Nurses Merit Collective Thank You

By Norene Mostkoff, President/CEO of Visiting Nurse Health System and current Chairman of Visiting Nurses Association of America (as published in the Marietta Daily Journal on May 21, 2017)

Every May we recognize National Nurse Appreciation month, a time to express gratitude to these dedicated professionals who care for us with compassion, clinical excellence, and respect. I am tempted to regale you with inspirational stories of caregivers who have nursed children back to health and parents back to breathing sighs of relief, encouraged injured veterans through rehabilitation and championed their new found mobility, and who have preserved every ounce of dignity for the dying while comforting the ones they love. But, how would I chose? These are not isolated incidents after all. This is what nurses do, day in and day out.

During this month, when the spotlight is on nursing, we also pause to assess the current state of the profession and gauge how prepared we are to meet the healthcare needs of our community into the future.  What we know is that the outstanding standard of care that patients receive in hospitals, medical offices, and at home is in jeopardy. Simply, America’s aging population – Baby boomers reaching 65 — has been growing, increasing demand for caregivers and the medical services they provide. At the same time, the nursing ranks have been decreasing, hampering the medical community’s ability to deliver in an already over leveraged healthcare system.

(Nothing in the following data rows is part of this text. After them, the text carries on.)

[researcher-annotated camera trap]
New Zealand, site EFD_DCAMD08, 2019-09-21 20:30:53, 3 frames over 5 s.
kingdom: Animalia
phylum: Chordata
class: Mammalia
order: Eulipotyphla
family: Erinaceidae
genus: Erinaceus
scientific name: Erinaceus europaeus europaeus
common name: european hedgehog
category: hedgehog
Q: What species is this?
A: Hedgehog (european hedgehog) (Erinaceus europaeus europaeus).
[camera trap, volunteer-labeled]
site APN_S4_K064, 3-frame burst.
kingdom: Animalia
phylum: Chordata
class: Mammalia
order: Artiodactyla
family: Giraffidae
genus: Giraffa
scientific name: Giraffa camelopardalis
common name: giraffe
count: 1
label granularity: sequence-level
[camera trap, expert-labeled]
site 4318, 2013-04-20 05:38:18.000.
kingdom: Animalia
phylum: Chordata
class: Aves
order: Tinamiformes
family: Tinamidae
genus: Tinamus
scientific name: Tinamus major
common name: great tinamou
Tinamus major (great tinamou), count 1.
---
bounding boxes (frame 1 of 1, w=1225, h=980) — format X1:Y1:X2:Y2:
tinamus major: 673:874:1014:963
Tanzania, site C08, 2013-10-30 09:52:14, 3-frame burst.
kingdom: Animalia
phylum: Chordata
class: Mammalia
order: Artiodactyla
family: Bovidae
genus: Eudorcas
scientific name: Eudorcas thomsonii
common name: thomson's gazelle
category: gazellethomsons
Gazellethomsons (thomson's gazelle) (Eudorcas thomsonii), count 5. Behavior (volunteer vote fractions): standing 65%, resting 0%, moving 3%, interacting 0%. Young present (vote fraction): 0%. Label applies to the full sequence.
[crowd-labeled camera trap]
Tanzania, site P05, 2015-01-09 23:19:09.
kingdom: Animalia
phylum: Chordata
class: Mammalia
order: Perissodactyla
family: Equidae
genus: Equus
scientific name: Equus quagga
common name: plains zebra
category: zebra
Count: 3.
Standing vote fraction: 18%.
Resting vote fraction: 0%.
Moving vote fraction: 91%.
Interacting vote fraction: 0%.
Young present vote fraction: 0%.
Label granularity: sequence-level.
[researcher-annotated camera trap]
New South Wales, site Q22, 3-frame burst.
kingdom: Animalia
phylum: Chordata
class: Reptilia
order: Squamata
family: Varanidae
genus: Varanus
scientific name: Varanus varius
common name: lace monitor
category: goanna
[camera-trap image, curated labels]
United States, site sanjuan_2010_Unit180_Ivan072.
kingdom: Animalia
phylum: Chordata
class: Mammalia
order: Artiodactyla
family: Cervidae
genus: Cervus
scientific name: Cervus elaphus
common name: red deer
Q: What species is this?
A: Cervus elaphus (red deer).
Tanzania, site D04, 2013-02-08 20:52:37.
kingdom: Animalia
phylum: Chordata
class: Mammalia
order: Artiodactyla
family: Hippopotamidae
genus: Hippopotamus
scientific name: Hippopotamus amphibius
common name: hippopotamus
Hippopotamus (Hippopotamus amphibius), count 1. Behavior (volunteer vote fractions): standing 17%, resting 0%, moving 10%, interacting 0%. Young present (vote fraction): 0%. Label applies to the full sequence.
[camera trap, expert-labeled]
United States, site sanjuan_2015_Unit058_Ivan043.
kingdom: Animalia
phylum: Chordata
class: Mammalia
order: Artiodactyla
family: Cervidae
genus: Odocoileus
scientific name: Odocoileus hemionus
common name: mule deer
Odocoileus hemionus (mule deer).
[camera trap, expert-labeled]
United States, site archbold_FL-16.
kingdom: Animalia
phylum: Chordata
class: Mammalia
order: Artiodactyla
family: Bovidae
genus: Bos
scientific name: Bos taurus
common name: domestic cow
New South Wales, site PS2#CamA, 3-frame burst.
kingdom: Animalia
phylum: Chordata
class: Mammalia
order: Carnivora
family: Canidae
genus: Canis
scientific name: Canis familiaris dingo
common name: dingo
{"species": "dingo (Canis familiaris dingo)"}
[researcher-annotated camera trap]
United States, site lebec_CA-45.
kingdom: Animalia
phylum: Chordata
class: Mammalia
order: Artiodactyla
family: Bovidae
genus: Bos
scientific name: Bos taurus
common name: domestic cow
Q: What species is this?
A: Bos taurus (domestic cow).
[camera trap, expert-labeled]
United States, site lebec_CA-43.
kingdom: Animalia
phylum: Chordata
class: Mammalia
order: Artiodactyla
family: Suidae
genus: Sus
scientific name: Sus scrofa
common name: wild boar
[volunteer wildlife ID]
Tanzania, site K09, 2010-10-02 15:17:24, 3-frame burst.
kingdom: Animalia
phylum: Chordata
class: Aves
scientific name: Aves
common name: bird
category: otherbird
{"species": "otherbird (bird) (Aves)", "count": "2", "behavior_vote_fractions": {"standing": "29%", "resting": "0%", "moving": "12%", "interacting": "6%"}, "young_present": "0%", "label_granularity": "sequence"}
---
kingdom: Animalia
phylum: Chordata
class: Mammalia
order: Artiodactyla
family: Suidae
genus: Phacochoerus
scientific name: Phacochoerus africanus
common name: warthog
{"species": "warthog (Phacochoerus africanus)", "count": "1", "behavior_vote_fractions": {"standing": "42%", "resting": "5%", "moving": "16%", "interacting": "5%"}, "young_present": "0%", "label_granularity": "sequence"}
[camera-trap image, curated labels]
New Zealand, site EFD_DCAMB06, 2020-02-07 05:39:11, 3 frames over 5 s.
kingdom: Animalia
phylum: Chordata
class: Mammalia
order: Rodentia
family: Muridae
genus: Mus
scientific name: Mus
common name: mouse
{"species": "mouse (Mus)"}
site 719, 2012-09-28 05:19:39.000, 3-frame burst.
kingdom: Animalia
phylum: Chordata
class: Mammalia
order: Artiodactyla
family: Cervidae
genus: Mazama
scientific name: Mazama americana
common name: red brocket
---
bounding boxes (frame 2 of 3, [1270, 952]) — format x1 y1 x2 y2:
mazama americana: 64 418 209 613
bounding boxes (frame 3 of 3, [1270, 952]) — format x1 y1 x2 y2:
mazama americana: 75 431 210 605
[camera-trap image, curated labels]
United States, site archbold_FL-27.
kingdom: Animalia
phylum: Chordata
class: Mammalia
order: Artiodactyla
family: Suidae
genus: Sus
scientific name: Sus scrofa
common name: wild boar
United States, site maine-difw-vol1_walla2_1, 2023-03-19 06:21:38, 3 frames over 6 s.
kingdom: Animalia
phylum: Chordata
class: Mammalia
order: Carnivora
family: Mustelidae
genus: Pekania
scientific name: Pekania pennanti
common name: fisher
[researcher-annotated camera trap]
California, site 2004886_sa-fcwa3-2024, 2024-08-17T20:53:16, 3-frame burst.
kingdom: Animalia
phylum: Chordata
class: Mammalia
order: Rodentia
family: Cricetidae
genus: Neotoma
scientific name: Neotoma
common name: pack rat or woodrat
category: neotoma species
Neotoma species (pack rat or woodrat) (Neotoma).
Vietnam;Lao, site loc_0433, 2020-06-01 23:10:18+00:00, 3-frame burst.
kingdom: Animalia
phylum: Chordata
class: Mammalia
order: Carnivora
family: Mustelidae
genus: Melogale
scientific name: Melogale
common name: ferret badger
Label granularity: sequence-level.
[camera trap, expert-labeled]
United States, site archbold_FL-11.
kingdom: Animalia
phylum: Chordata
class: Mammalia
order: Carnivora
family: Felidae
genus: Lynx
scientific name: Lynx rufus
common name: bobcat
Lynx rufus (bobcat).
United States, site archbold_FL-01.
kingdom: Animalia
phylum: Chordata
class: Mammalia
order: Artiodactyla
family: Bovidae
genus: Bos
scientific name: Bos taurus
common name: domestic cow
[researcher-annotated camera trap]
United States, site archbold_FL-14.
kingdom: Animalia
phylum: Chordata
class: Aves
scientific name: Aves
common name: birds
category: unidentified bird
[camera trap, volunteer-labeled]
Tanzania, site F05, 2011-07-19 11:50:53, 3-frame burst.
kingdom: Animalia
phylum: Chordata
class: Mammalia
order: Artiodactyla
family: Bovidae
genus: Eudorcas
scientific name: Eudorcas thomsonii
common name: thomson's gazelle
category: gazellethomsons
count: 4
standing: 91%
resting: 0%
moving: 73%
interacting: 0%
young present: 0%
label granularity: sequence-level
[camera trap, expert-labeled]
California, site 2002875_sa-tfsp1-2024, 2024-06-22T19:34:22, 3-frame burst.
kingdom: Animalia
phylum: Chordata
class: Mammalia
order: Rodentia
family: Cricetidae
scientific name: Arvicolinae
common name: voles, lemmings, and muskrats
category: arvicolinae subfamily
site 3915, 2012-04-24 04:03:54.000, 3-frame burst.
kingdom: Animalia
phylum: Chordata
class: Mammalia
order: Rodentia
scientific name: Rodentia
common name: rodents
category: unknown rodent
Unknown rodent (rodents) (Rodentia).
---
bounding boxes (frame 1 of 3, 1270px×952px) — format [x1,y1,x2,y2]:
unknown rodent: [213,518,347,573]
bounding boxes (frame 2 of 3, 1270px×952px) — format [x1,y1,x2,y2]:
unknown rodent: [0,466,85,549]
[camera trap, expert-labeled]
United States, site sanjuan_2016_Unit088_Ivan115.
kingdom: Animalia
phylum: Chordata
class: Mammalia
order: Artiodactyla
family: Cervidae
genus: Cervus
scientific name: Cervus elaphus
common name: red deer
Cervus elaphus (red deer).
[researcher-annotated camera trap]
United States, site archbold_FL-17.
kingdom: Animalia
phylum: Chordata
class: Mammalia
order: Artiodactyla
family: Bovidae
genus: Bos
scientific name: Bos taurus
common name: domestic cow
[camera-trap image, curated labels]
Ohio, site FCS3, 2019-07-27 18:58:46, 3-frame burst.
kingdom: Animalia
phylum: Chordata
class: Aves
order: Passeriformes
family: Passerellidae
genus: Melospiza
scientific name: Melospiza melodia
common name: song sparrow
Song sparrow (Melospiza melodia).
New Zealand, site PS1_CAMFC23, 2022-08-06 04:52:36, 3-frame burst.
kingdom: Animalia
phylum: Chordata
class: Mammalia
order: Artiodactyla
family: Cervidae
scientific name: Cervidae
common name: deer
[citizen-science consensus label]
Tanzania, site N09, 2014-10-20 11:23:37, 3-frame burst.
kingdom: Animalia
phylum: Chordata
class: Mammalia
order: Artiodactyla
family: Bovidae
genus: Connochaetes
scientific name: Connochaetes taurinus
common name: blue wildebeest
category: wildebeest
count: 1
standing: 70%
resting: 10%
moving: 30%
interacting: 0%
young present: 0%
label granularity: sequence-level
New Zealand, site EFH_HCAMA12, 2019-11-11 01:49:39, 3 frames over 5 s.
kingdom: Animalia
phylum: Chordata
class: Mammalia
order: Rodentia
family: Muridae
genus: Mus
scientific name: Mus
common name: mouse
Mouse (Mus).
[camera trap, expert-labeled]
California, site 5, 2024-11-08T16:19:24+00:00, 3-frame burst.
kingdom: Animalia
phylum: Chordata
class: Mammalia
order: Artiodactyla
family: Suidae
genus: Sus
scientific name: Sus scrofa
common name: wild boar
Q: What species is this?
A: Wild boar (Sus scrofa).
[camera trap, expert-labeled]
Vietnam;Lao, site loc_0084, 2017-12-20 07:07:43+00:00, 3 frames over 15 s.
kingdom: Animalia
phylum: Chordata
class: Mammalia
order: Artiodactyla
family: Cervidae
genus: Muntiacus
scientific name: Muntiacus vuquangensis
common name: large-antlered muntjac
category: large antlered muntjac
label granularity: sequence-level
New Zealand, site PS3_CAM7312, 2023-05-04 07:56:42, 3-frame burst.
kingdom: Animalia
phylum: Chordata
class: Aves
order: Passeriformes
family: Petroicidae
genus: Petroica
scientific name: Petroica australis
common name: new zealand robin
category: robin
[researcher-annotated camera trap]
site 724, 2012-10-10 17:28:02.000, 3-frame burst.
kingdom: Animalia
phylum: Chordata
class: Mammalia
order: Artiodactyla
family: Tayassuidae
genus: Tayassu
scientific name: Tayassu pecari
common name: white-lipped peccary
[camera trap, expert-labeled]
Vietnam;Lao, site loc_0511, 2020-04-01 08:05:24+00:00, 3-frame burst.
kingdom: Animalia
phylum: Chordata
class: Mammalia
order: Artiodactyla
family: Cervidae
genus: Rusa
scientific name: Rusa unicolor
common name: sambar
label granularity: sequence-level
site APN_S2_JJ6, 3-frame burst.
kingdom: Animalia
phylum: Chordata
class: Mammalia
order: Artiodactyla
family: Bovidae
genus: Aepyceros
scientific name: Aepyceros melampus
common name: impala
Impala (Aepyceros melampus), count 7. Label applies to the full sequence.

In fact, current data indicates that the national nursing shortage is projected to grow to 260,000 registered nurses by 2025; in Georgia, the shortage is project to be nearly 50,000 RNs by 2020 — that’s just three years from now. The median age of nurses is 46 with more than half close to retirement age. And, the shortage isn’t only being felt in the exam room. It’s also being felt in the classroom. Qualified nursing instructors are in short supply too. In 2012-13, U.S. nursing schools reportedly turned away 79,659 qualified applications from baccalaureate and graduate nursing programs.

With ample attention, awareness and encouragement, we can cultivate a rising generation of nurses who will proudly carry on the level of excellence modeled by their predecessors. Georgia is well on its way to investing in and attracting nurses into the field. In 2013, Governor Nathan Deal designated additional funding to the HOPE Grant Program to cover more than 90 percent of the tuition for those professions where there are plenty of jobs are unfilled. Nursing is among those professions.

Technology advancement and Atlanta’s prominence as a national health IT leader holds promise that nurses across the region will have the modern tools they need to maintain the high levels of care patients expect and should receive. And of particular importance to the Visiting Nurse team is the expanding role of home nursing, which provides alternative, flexible opportunities that appeal to millennial lifestyles.

Whether it is visiting nurses or nurses in hospitals, clinics, or other healthcare settings in metro Atlanta, we know these committed professionals will persevere — undeterred by distraction, resolute in purpose. And for that, they merit a collective thank you.